La obra de Mekas, ya sea su filmografía, así como sus escritos, es un ejercicio de memoria, de recuperación de los pasos que han marcado su vida: un gran libro jalonado por capítulos en letras e imágenes que nace con sus primeros poemas de juventud y llega a los cortometrajes que ha compartido con nosotros a través de su página web en la última década. Momento crucial en su devenir vital es la huida de Lituania y la subsiguiente odisea atravesando una Europa en plena Segunda Guerra Mundial. Es ahí donde se incardina su interesantísimo diario Ningún lugar adónde ir, publicado en 1991 por Black Thistle Press con el título I Had Nowhere to Go. Diary of a Displaced Person. En castellano, el diario de Jonas Mekas fue publicado en 2008 por la exquisita editorial argentina Caja Negra, con una muy notable traducción de Leonel Livchits y un no menos destacable prólogo de Emilio Bernini. Después de que la primera edición se agotara, Caja Negra ha decidido (con buen criterio) reeditar un volumen que, si cabe, alcanza ahora más repercusión, pues (¡por fin!) la obra cinematográfica de Mekas comienza a ser editada como merece en Europa, con una edición fundamental en Francia (Potemkine EDV 2390) que en 896 minutos y 6 DVDs abarca desde The Brig (1964) hasta As I Was Moving Ahead Occasionally I Saw Brief Glimpses of Beauty (2000); así como en España, si bien el proyecto de Intermedio, que comenzó con Reminiscences of a Journey to Lithuania (1972) y As I Was Moving Ahead..., no ha tenido una segunda entrega en la que debieran aparecer piezas tan bellas como Walden (1969) o Lost Lost Lost (1976), sí presentes en la edición del sello Potemkine.

«Invito a leer todo esto como fragmentos de la vida de alguien.
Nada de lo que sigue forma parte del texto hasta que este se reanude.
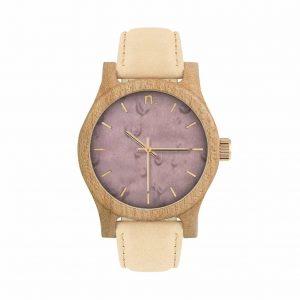 Dámske drevené hodinky Classic - Fialovo bežové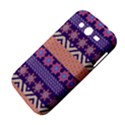 Colorful Winter Pattern Samsung Galaxy Grand DUOS I9082 Hardshell Case View4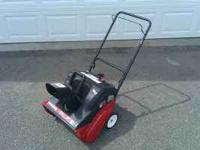 Yard Machines single stage snow blower. 2 cycle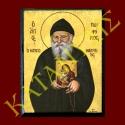 Άγιος Πορφύριος ο Καυσοκαλυβίτης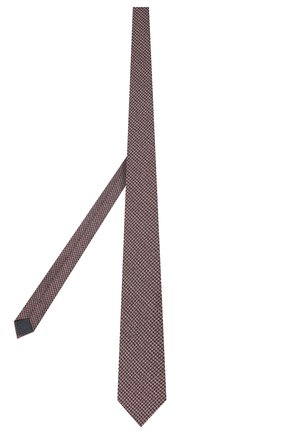 Мужской шелковый галстук ERMENEGILDO ZEGNA бордового цвета, арт. Z7D31/1L7 | Фото 2
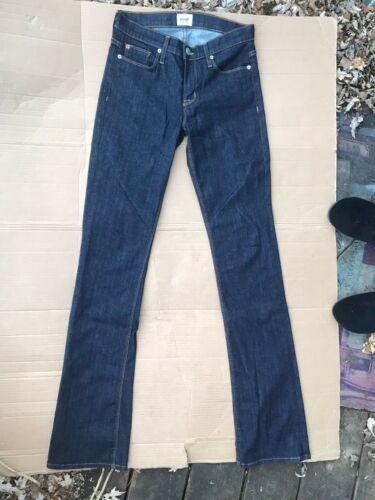 Midrise 26 donna Hudson Elle Taglia Jeans Stretch Baby da qI6nv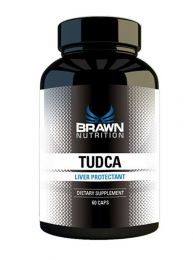 Brawn TUDCA - 60 x 250mg capsules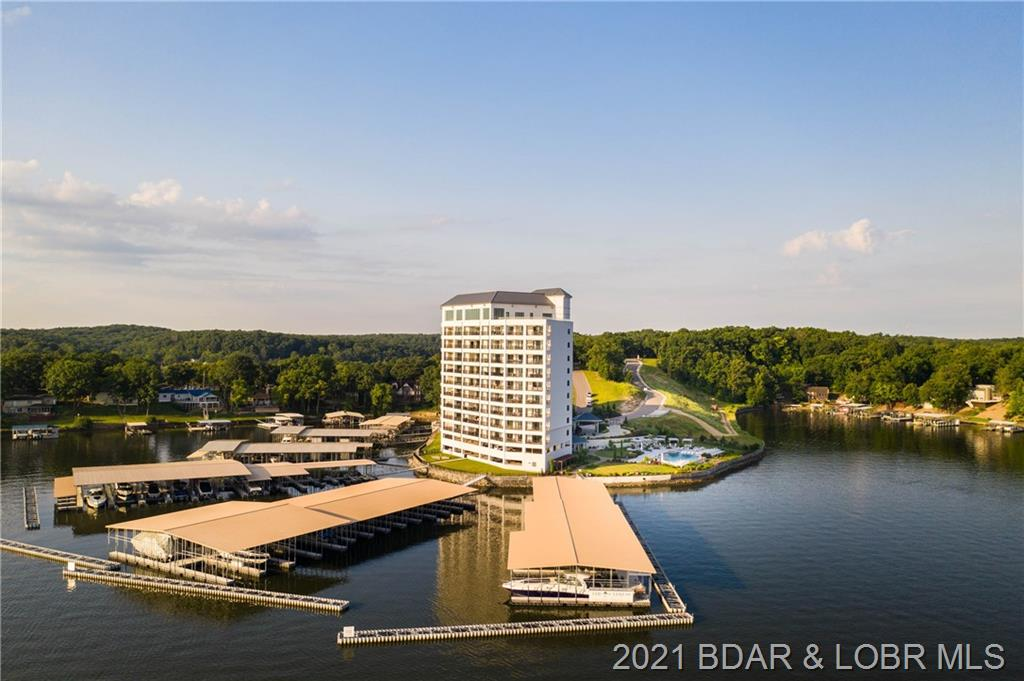 166 Captiva Drive UNIT 2E Sunrise Beach, MO 65079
O como una carta de un extranjero que siente nostalgia. O como una novela, ficción pura [...] El tema, la trama que anuda estas piezas es mi vida, mi desarrollo». Así nos tiende su diario Jonas Mekas, con una voluntad fragmentaria que cualquiera que conozca su filmografía entenderá bebe del mismo estilo de asociaciones que marcará su producción audiovisual (si cabe, en el diario con un orden cronológico más pautado, sin las continuas elipsis que trazan sus películas). Sin embargo, ese puzzle de momentaneidades es una totalidad con sentido en sí misma, una globalidad que recoge esos fragmentos de recuerdo sobre los que se asienta nuestra memoria, activados por vínculos no siempre comprensibles para la razón: sea la magdalena mojada en té para el protagonista de la Recherche proustiana, sea un temporal de nieve en la Manhattan de Mekas, capaz de interconectar tantos días, ya no sólo de su presente neoyorquino, sino de una Lituania cuyo paisaje nevado fue una suerte de Ítaca que buscó a lo largo de su exilio; Ítaca que renació transmutada en comunidad artística, dando así lugar a otra suerte de pertenencia...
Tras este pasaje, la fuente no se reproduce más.